TheStreet Ratings rates DCT Industrial as a buy. The company's strengths can be seen in multiple areas, such as its revenue growth, compelling growth in net income, increase in stock price during the past year and notable return on equity. We feel these strengths outweigh the fact that the company shows weak operating cash flow. You can view the full DCT Industrial Ratings Report now.

More About Dividends:

One benefit of owning a stock is the potential that you will be paid a dividend. The distribution of dividend payments is another way for a company to share its profit with you. A dividend means that the company pays you a certain amount of money, either as a one-time payment or more commonly on a quarterly basis, for each share of stock you own.
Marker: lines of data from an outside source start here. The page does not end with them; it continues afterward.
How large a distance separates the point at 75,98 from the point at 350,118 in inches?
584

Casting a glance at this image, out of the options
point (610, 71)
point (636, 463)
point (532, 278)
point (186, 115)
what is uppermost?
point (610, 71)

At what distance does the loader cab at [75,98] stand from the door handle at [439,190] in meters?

Many times, dividends come at the expense of greater price appreciation, because the company is distributing its profits to shareholders rather than reinvesting the profits back into the growth of the company. However, companies that pay dividends can be very attractive to investors when they offer a steady stream of income. There are some important terms and dates an investor should be familiar with before purchasing any dividend-paying companies. Let's work through an example to help better explain some of these terms:

On March 1, ABC Widget Company has decided that because it holds excess cash and lacks investment opportunities, it would like to reward shareholders with a regular quarterly dividend payment. The date for this particular announcement is known as the declaration date. It is on this date that the company announces the specific dividend payment along with the holder-of-record date (aka record date) and the payment date. The company announces that a dividend payment of 25 cents per share will be payable March 31, 2012 (the payment date) to all shareholders of record at the close of business on March 16, 2012 (holder-of-record date). What does this all mean? Well the short story is that the company looks at its records on March 16 and anyone listed on the books as an owner of ABC Widget company will be eligible for the dividend payment (on March 31).

The one other important term to remember is the ex-dividend date. The ex-dividend date (typically two trading days before the holder-of-record date for U.S. securities) is the day in which a company begins trading without the dividend. In order to have a claim on a dividend, shares must be purchased no later than the last business day before the ex-dividend date. A company trading ex-dividend will have the upcoming dividend subtracted from the share price at the start of the trading day. Many times, the price of a stock will increase in anticipation of the upcoming dividend as the ex-dividend date approaches, yet will fall back by the amount of the dividend on the ex-dividend date.